╭─ Available data
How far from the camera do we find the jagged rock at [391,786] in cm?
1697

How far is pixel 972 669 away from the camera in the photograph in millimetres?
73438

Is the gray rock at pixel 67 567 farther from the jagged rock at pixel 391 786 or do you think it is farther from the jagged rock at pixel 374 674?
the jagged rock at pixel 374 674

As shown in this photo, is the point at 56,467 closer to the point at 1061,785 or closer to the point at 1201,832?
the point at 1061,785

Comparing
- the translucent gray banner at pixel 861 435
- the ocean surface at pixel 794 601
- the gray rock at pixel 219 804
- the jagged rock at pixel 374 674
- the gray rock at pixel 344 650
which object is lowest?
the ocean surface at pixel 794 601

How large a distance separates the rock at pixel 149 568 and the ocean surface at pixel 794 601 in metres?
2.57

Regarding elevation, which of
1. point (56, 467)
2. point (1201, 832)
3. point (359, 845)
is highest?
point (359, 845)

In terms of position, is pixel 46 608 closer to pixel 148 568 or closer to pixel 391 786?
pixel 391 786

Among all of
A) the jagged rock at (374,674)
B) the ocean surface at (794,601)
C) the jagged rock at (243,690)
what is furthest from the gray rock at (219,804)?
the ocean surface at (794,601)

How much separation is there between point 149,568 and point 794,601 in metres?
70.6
╰─
## Goal of the exercise
Can you copy all of the rows above word for word, changing nothing?

## Reply
How far from the camera do we find the jagged rock at [391,786] in cm?
1697

How far is pixel 972 669 away from the camera in the photograph in millimetres?
73438

Is the gray rock at pixel 67 567 farther from the jagged rock at pixel 391 786 or do you think it is farther from the jagged rock at pixel 374 674?
the jagged rock at pixel 374 674

As shown in this photo, is the point at 56,467 closer to the point at 1061,785 or closer to the point at 1201,832?
the point at 1061,785

Comparing
- the translucent gray banner at pixel 861 435
- the ocean surface at pixel 794 601
- the gray rock at pixel 219 804
- the jagged rock at pixel 374 674
- the gray rock at pixel 344 650
which object is lowest?
the ocean surface at pixel 794 601

How large a distance separates the rock at pixel 149 568 and the ocean surface at pixel 794 601 in metres?
2.57

Regarding elevation, which of
1. point (56, 467)
2. point (1201, 832)
3. point (359, 845)
is highest?
point (359, 845)

In terms of position, is pixel 46 608 closer to pixel 148 568 or closer to pixel 391 786?
pixel 391 786

Among all of
A) the jagged rock at (374,674)
B) the ocean surface at (794,601)
C) the jagged rock at (243,690)
what is furthest from the gray rock at (219,804)?
the ocean surface at (794,601)

How much separation is there between point 149,568 and point 794,601 in metres?
70.6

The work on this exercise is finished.